▶ YOUR ASSIGNMENT
Please return every line from the entries that has the string "Foto" in it.

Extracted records
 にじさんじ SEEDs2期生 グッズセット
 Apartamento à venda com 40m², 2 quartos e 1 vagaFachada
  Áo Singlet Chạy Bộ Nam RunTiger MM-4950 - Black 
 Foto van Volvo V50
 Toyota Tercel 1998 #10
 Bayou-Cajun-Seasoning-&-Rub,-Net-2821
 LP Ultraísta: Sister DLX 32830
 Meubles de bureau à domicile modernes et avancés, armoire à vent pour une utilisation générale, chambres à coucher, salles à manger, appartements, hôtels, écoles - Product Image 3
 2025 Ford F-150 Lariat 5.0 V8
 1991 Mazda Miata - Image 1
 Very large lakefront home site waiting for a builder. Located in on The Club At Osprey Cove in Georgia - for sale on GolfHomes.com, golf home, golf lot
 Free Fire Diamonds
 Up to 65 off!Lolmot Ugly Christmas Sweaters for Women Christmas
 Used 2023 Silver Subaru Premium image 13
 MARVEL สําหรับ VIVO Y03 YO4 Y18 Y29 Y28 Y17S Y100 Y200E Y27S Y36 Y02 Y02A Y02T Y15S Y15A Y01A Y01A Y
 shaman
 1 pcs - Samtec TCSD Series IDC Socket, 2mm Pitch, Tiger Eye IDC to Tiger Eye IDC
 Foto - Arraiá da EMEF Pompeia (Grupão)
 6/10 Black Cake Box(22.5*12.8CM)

▶ RESPONSE TO THIS TASK
 Foto van Volvo V50
 Foto - Arraiá da EMEF Pompeia (Grupão)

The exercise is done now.